ЗАДАНИЕ:
Переведите на английский язык предложение из текста о свадьбе Александра Блока: «К тому времени вопрос о свадьбе был решен окончательно».

Александр Блок - Критика и публицистика - В. Н. Орлов. Гамаюн. Жизнь Александра Блока - Часть первая - рождение поэта - Талант растет в тиши уединенья... -Гете - Глава четвертая - Свадьба
Весенняя дума не покидала его. "У меня все складывается странно радостно. Сплелось столько всего, что ни написать, ни рассказать кратко немыслимо. Но все это -- цепкое, весеннее, пахучее, как ветки сирени после весенних ливней" (Александру Гиппиусу, 30 апреля 1903 года).
К тому времени вопрос о свадьбе был решен окончательно. Анна Ивановна Менделеева все сомневалась и уговаривала Дмитрия Ивановича отложить срок. Люба с ней ссорилась.
На второй день Пасхи она написала Блоку: "Милый, дорогой, не знаю, как и начать рассказывать. Папа, папа согласен на свадьбу летом! Он откладывал только, чтобы убедиться, прочно ли "все это", "не поссоримся ли мы". И хоть он еще не успел в этом убедиться, но раз мы свадьбы хотим так определенно, он позволяет".
Блок ответил: "Твой папа, как всегда, решил совершенно необыкновенно, по-своему, своеобычно и гениально".
На следующий день состоялся семейный совет: Александра Андреевна побывала у Менделеевых. Привезла сыну коротенькую записку Любы: "Они все сговорились и все согласны".
Пришли белые ночи. Блок почти ежедневно бывал в Палате, на Забалканском. Менделеев, чем-то обеспокоенный, бродил по большим комнатам. В последнее время он как-то сразу одряхлел и ослаб, плохо видел.

ИСХОДНЫЕ ДАННЫЕ:
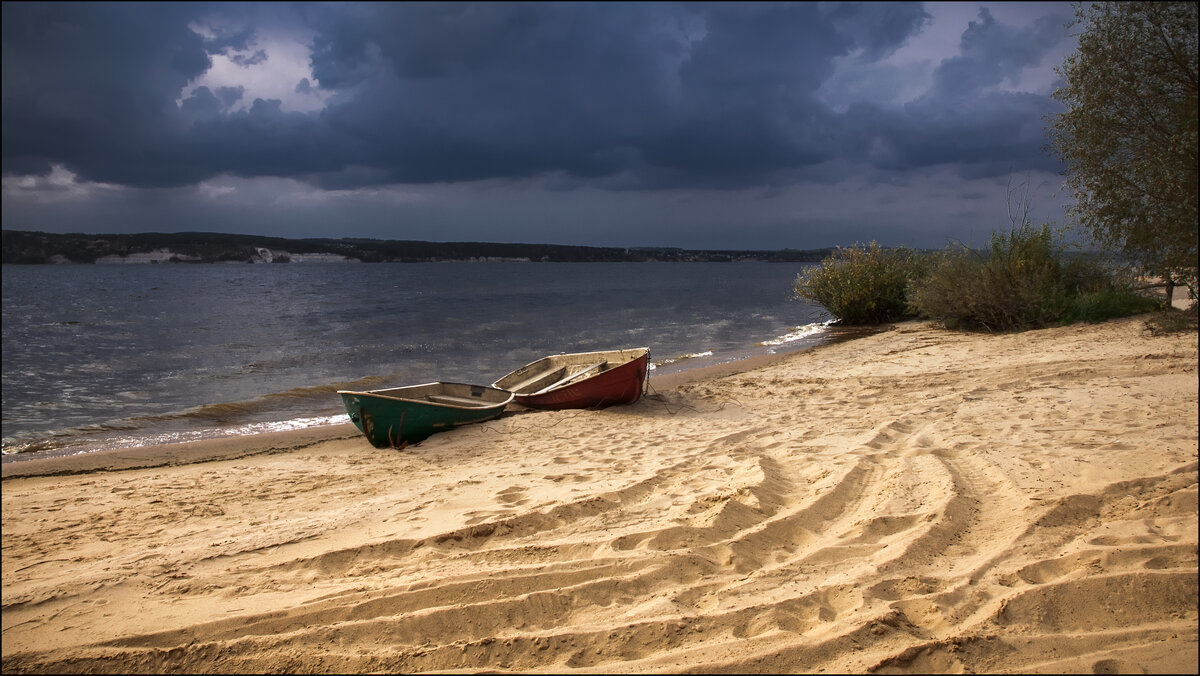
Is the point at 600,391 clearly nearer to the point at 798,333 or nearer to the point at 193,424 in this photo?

ОТВЕТ:
By that time the question of the wedding had been settled once and for all.